Entendendo que a evocação da existência significa compromisso e cooperação, mas “principalmente a injunção de se assumir, por sensibilidade, o destino da experiência do mundo como abertura para outros mundos possíveis” (SODRÉ, 2012, p. 185), a educação tem o dever de instigar outras formas de perceber e compreender o mundo, a fim de alcançar a partilha do comum.

Para não me estender mais, competitividade ou generificação dos corpos são só mais uma das matrizes que regimentam o mundo a fim de hegemonizar/determinar a “vida”, contudo, as tensões produzidas para mudar tais lócus da sociedade brasileira, como na área educacional, são frutos do agir e pensar “humano”.

 

Para saber mais
OYĚWÙMÍ, Oyèrónkẹ. A invenção das mulheres: construindo um sentido africano para os discursos ocidentais de gênero. Tradução de Wanderson Flor do Nascimento. Rio de Janeiro: Bazar do Tempo, 2021.
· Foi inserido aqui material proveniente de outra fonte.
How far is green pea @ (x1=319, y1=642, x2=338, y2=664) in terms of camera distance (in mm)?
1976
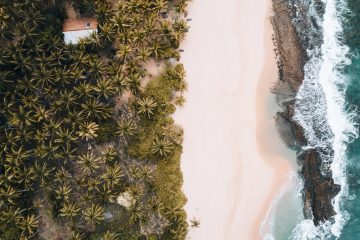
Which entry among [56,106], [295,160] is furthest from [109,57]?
[295,160]

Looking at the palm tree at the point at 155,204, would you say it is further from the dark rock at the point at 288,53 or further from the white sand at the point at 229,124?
the dark rock at the point at 288,53

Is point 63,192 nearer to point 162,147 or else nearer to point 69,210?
point 69,210

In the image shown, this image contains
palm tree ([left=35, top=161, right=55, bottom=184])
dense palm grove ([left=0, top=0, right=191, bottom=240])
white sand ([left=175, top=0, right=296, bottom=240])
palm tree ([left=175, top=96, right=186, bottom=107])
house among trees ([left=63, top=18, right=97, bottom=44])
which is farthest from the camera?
white sand ([left=175, top=0, right=296, bottom=240])

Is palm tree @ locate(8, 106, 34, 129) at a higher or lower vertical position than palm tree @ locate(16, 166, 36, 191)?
higher

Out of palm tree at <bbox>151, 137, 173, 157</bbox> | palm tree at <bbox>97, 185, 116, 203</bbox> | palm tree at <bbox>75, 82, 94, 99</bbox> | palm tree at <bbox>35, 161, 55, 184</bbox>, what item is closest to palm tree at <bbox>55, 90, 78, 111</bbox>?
palm tree at <bbox>75, 82, 94, 99</bbox>

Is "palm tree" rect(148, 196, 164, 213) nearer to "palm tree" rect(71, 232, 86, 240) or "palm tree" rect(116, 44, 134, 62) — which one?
"palm tree" rect(71, 232, 86, 240)

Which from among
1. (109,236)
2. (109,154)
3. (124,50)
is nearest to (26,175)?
(109,154)
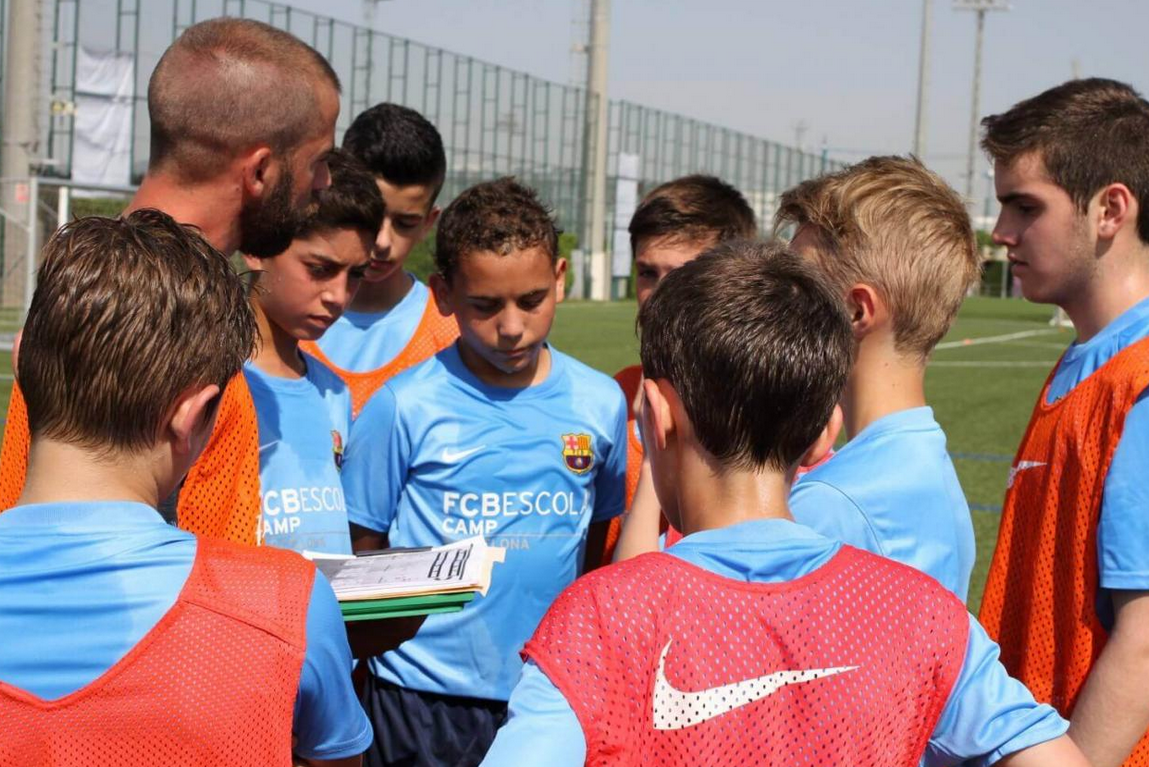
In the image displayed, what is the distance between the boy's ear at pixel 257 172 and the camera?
2645 millimetres

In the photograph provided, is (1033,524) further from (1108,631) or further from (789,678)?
(789,678)

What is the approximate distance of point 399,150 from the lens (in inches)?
182

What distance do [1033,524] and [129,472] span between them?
6.00 ft

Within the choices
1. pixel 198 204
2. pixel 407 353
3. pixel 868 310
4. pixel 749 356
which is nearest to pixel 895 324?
pixel 868 310

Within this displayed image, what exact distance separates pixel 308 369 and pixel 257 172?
87 cm

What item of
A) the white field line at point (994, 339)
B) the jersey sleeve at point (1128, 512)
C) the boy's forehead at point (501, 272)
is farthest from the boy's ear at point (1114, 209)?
the white field line at point (994, 339)

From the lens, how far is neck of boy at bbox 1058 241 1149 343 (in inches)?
110

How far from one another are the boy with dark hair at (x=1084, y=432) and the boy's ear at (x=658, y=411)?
109 centimetres

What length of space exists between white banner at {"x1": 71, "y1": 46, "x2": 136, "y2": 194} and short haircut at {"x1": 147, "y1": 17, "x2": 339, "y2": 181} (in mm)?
26699

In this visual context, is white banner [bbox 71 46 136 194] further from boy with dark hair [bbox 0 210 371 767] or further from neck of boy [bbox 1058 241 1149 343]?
boy with dark hair [bbox 0 210 371 767]

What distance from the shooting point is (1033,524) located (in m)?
2.73

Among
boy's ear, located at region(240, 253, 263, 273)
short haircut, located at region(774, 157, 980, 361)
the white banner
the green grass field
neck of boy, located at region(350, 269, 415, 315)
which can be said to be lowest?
the green grass field

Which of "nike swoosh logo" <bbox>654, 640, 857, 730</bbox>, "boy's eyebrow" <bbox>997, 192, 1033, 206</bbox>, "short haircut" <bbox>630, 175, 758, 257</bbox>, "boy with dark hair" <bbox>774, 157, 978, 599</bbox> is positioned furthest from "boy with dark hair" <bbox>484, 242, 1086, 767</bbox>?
"short haircut" <bbox>630, 175, 758, 257</bbox>

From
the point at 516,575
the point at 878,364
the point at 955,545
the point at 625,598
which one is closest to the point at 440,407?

SANTOS, Milton. Por uma outra globalização: do pensamento único à consciência universal. 32ª ed. Rio de Janeiro: Record, 2021.

SODRÉ, Muniz. As estratégias sensíveis: afeto, mídia e política. 2ª ed. Rio de Janeiro: Mauad X, 2016.

_____. Reinventando a educação: diversidade, descolonização e redes. 2ª ed. Petrópolis, RJ: Vozes, 2012.